> _EXTRACT_

·····

EPSRC Reference: EP/L012227/1
Title: Development of Unified Experimental and Theoretical Approach to Predict Reactive Transport in Subsurface Porous Media
Principal Investigator: Bijeljic, Dr B
Other Investigators:
Blunt, Professor MJ
Researcher Co-Investigators:
Project Partners:
Total SA
Department: Earth Science and Engineering
Organisation: Imperial College London
Scheme: Standard Research
Starts: 01 April 2014 Ends: 30 September 2017 Value (£): 394,628
EPSRC Research Topic Classifications:
Carbon Capture & Storage
EPSRC Industrial Sector Classifications:
Related Grants:
EP/L012251/1
Panel History:
Panel DatePanel NameOutcome
01 Oct 2013 Engineering Prioritisation Meeting 1 October 2013 Announced
Summary on Grant Application Form
This project aims to reduce the uncertainty and risk associated with key global challenges for the 21st century - securing sustainable access to water, energy and food. The underpinning understanding of natural systems to address this challenge is, in a large part, concerned with storage and extraction from porous rock: this includes safe storage of carbon dioxide to mitigate greenhouse gas emissions, efficient recovery from hydrocarbon reservoirs and groundwater management. Complex geological structures such as carbonate rock contain at least half of the world's conventional oil reserves, and have a significant storage capacity for CO2. The UK strategic energy plans include taking a leading role in enhanced oil recovery and carbon storage in carbonates. The most important UK aquifer is a remarkably pure limestone (calcium carbonate) providing more than half the water supply for drinking and industrial purposes.

·····

> _WORK TASK 1_
Condense the paragraph of the grant record that begins "This project aims to reduce the uncertainty" into a bulleted list, keeping its main facts.
> _WORK TASK 2_
Please list every activity involving storage in or extraction from porous rock that the grant record's summary names.
> _WORK TASK 3_
Continue the grant record's summary after its final sentence, which ends "for drinking and industrial purposes."

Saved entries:
·····

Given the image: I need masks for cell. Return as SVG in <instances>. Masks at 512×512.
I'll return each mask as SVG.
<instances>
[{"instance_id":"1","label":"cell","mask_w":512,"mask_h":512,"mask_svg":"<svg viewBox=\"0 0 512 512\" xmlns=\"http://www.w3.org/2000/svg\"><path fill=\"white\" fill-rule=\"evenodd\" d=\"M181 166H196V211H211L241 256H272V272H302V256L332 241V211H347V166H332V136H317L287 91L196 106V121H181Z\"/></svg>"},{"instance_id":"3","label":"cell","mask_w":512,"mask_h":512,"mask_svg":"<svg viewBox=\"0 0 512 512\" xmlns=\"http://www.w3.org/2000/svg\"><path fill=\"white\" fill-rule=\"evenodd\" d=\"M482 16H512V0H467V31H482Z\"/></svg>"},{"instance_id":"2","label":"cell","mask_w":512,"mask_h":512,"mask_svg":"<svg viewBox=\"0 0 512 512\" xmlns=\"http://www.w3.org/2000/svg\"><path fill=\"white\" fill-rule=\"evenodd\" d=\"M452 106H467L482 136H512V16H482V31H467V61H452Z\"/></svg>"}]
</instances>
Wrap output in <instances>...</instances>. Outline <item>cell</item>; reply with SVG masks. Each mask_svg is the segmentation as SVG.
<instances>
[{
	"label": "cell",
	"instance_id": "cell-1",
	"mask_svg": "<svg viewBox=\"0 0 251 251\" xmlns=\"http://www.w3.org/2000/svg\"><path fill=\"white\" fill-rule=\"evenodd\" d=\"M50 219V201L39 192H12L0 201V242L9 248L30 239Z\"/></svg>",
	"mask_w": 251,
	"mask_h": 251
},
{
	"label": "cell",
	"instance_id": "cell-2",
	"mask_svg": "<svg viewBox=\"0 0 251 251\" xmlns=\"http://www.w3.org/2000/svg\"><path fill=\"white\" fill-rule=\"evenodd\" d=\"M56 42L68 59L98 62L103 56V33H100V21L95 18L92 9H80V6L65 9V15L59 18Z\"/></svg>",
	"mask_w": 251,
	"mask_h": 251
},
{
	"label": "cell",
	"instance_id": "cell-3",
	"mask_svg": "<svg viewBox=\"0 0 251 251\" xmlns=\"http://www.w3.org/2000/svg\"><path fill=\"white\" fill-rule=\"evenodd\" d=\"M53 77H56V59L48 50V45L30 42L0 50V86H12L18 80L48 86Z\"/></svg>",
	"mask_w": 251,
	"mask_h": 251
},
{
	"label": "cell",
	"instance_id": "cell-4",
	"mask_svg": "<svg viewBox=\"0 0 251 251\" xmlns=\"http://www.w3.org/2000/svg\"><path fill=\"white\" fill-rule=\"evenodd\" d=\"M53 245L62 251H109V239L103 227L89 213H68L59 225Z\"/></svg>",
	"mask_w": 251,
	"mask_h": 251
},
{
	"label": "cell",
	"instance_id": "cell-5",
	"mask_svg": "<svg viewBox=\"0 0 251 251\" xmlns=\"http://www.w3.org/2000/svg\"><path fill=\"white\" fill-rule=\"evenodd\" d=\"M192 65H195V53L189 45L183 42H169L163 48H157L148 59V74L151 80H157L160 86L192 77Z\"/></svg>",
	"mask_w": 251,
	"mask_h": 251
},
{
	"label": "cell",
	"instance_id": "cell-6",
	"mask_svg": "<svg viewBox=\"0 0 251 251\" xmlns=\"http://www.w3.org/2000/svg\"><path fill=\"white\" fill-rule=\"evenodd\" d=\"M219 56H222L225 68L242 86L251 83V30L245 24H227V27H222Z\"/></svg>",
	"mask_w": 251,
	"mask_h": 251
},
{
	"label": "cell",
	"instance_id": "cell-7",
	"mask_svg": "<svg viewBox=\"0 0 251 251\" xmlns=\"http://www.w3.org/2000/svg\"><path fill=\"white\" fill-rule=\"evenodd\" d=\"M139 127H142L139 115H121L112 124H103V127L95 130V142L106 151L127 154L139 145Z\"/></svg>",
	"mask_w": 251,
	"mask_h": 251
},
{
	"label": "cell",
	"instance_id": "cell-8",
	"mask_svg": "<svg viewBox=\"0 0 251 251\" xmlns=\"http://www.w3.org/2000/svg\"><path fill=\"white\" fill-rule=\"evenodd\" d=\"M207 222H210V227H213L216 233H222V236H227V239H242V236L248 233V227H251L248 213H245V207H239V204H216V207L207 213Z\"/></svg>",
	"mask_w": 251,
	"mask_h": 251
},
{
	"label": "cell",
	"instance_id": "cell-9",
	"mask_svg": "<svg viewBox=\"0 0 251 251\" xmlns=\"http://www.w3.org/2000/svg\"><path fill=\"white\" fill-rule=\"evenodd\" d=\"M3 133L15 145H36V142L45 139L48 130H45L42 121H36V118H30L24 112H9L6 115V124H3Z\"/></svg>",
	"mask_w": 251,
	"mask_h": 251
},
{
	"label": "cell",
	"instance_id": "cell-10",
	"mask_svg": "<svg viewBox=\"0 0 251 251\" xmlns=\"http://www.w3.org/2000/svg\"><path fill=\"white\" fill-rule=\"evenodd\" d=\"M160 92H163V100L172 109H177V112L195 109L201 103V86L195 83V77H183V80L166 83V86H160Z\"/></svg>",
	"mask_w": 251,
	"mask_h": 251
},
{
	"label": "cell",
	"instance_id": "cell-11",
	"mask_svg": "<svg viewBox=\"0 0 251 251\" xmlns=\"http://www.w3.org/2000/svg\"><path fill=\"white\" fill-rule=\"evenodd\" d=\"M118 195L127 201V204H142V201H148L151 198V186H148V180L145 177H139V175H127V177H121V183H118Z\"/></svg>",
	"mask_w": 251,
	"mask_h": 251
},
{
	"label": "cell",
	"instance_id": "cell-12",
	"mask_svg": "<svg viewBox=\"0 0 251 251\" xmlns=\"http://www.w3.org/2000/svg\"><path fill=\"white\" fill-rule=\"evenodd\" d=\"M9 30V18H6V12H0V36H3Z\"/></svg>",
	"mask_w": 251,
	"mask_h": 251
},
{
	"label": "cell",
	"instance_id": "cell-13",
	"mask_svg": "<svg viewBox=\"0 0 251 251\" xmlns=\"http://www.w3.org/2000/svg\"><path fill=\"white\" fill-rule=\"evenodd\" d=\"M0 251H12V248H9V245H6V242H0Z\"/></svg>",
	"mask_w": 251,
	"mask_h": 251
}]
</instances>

·····

> _RESPONSE 1_
- Goal: reduce the uncertainty and risk tied to three key 21st-century challenges: securing sustainable access to water, energy and food.
- Much of the understanding needed concerns storage in and extraction from porous rock. This covers safe CO2 storage to cut greenhouse gas emissions, efficient hydrocarbon recovery and groundwater management.
- Carbonate rock and similar complex geological structures hold at least half of the world's conventional oil reserves and can store significant amounts of CO2.
- The UK's strategic energy plans include leading in enhanced oil recovery and carbon storage in carbonates.
- The UK's most important aquifer is a very pure limestone (calcium carbonate) that supplies over half its drinking and industrial water.

> _RESPONSE 2_
- Safe storage of carbon dioxide to mitigate greenhouse gas emissions
- Efficient recovery from hydrocarbon reservoirs
- Groundwater management

> _RESPONSE 3_
Transport - a quantitative description of how fluids move - through complex geological structures is absolutely crucial to a rational understanding of these processes in natural systems and yet it is still not fully understood, especially when coupled with chemical reactions. While it is well known that geological systems host physical and chemical processes that span a huge range of spatial and temporal scales, research - to date - has largely focused on understanding the structure of the porous medium, and the macroscopic description of the interplay between flow field, transport and reaction. However the interplay between pore structure, flow field, transport and chemical reaction is unknown.

Chemical reaction introduces the next level of complexity that is particularly challenging to quantitatively describe across a hierarchy of length scales. We will address this problem for reactive transport in porous media by combining new experimental Nuclear Magnetic Resonance methods with a novel multiple scale modelling method. This unified approach will have a key advantage in retaining detailed information on localised reactive transport parameters in terms of spatial and temporal distribution functions, rather than only having spatially and/or temporally averaged macroscopic parameters.

We will undertake a systematic program of research integrating pore-to-core scale measurements and modelling of reactive transport processes into a unified experimental and theoretical framework aimed at answering the following key questions:

* How can we establish a methodology to measure and predict the reactive transport rates within aquifers and reservoirs?

* What are relationships between structural, flow, transport and reaction properties governing reactive transport in natural rock?

* What are key uncertainties in predicting reactive transport in natural rock in terms of structural, flow, transport and reaction properties?

* What impact the transport and reaction physics at the pore scale have on reactive transport at the large scale?